As the Whitney Museum of American Art gets ready to exit this building, it seems quite fitting that they would go out with a retrospective teeming with controversy, just like their move. Jeff Koons’ retrospective has over 150 pieces of work and spans from 1978-to present.
Jeff Koons creates incendiary Art. His work and subject matter have, and always will be, provocative and evocative. Koons himself is the consummate “Explorer” of commercialism and consumerism. Whether it is Hoover vacuums displayed as modern marvels in Plexiglas vacuums to his inflatable plastic flowers, Koons takes the ordinary and displays them as extra-ordinary. These rooms filled with vacuums and household appliances compel me to reference Marcel Duchamp, who was the pioneer of taking mundane objects and displaying them as Art. One can’t help but think, if Duchamp and Warhol could create a love child, out would “POP” Jeff Koons!
His fascination with consumerism and pop culture permeates his career. Through out his career, Koons has been a catalyst for morphing the mundane into hyper- realistic versions, which make the viewer awe struck. He took the objects we coveted as children and turned them into larger than life objects—for example his enormous pile of Play-doh, the exaggerated Mylar balloon figures, the eerily large kitsch figurines, and a gigantic train set.
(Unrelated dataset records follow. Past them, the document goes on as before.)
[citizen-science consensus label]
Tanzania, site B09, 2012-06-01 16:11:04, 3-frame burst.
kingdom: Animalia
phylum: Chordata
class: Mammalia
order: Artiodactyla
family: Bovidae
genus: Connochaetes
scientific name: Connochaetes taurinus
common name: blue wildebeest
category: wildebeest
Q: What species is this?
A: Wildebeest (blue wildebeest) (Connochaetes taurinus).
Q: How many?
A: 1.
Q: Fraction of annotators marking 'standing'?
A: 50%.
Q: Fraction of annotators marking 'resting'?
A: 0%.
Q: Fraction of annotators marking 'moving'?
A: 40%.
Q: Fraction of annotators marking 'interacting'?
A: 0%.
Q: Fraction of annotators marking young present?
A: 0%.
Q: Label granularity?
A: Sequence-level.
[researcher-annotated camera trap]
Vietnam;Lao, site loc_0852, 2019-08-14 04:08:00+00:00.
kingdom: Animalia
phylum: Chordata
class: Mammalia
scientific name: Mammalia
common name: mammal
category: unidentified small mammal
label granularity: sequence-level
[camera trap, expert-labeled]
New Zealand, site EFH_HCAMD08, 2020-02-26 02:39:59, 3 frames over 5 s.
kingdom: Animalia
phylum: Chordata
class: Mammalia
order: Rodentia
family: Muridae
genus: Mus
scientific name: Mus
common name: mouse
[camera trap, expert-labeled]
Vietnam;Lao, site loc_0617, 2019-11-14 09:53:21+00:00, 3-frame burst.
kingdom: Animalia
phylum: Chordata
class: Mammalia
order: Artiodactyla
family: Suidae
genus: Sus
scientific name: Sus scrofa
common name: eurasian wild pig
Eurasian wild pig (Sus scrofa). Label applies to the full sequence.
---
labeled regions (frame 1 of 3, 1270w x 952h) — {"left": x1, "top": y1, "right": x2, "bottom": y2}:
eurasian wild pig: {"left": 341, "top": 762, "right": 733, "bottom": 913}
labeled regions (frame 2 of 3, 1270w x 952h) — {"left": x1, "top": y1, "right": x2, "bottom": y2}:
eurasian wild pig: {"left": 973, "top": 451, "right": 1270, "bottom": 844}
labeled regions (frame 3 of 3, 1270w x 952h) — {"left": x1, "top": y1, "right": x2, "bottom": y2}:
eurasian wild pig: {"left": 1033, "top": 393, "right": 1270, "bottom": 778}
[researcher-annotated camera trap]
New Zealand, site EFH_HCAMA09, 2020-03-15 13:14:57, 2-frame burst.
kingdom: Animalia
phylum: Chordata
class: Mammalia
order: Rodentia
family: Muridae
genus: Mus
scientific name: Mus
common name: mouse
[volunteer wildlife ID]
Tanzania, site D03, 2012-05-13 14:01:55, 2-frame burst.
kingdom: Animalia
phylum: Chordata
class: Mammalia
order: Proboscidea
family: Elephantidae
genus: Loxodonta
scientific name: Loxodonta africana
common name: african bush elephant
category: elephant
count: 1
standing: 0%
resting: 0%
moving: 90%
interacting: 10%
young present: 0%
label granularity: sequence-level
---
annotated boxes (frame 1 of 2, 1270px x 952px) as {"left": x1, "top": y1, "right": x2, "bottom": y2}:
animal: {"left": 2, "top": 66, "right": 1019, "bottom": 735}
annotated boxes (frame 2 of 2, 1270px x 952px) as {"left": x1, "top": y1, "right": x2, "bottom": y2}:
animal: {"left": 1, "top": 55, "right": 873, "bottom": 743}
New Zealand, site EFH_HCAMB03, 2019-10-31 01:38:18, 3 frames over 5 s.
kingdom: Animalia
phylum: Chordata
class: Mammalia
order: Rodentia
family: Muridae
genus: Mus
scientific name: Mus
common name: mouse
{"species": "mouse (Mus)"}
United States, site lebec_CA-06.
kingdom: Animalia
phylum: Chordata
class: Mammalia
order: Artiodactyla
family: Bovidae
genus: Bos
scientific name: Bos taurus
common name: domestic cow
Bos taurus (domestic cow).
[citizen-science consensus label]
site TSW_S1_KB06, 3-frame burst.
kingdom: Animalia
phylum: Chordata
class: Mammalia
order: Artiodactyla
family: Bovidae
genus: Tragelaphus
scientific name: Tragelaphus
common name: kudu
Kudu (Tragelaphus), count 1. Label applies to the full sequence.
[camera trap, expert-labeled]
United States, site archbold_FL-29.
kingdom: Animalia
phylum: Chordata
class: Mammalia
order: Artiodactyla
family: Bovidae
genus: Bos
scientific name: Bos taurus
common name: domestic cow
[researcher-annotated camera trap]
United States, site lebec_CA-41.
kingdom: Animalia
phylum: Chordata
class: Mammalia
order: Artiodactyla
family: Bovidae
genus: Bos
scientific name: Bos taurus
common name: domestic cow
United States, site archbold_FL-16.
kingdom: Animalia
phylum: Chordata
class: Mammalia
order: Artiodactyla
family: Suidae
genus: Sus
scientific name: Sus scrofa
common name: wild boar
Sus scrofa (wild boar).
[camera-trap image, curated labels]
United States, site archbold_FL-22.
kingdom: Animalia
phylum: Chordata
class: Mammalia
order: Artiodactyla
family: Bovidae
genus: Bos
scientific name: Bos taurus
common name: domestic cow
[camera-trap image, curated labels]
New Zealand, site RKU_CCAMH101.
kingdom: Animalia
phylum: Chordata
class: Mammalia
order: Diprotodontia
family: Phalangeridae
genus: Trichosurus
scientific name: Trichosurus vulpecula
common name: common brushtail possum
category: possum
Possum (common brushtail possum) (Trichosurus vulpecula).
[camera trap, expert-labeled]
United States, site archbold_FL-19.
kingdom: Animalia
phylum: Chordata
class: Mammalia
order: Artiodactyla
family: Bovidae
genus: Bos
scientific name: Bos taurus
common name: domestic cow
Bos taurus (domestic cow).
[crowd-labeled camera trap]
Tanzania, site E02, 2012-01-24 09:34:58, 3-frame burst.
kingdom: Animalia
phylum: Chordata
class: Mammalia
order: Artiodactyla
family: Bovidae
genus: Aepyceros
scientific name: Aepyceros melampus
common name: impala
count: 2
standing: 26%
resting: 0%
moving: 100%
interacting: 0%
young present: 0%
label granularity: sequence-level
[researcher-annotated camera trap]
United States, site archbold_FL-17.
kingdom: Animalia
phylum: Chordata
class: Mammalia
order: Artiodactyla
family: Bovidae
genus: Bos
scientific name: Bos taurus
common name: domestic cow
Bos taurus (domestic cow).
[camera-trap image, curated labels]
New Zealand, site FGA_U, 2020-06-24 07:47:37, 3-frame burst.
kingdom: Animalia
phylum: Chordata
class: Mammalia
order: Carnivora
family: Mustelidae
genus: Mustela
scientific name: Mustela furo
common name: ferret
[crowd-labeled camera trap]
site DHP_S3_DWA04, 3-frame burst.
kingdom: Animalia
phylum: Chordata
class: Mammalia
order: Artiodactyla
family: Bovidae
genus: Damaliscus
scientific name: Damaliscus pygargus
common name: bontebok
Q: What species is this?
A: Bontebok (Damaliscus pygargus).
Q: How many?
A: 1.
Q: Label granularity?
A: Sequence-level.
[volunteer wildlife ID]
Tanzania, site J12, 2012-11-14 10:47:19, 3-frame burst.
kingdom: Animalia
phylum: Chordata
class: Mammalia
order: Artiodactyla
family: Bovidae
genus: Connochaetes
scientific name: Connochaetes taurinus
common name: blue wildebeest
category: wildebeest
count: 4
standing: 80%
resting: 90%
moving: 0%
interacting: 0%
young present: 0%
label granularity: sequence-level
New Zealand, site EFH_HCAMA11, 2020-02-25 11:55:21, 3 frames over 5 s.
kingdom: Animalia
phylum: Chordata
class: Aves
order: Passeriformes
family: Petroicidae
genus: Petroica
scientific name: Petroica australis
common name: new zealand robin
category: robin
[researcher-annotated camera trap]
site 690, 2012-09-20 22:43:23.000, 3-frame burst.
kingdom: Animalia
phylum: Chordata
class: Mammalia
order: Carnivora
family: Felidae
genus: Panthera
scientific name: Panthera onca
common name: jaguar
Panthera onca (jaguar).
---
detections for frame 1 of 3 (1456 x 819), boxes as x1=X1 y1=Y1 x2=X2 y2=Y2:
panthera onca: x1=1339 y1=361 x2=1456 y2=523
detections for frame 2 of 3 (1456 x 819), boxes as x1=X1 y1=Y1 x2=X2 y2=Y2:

Oversizing these objects shows the proportion of importance and fascination we had for these as children. I appreciate that the scale of these objects has us discarding our jaded adult eyes and forces us to see these objects with the perspective of a child, thus experiencing the visceral memories of child-like wonder.
As we depart from the displays of childhood, we are then thrust into adulthood during his Made in Heaven days (1989-1991). Here as a provocateur of commercialism, Koons has presented his sex life for public consumption. These works graphically display his relationship and sexual relations with La Cicciolina, Ilona Staller, a Porn Star, Member of Italian Parliament and then wife. La Cicciolina’s fairytale like-anime beauty makes these very banal sexual acts have the illusion of fantasy. The private made public and ready for our consumption.
The retrospective spanning 4 floors not only takes over most of the Whitney, but also immerses and envelops the viewer into Jeff Koons’ world, which is like a giant rollercoaster ride titillating your artistic, emotional, sexual and commercial senses. I suggest you buy the ticket and take the ride…it’s worth it!
The exhibition is currently at Whitney Museum of American Art, 945 Madison Avenue at 75th Street until October 19, 2014. If you miss it in NYC, then it will be traveling to the Centre Pompidou, Musée national d’art modern in Paris (November 26, 2014–April 27, 2015) and then to the Guggenheim Bilbao (June 5–September 27, 2015).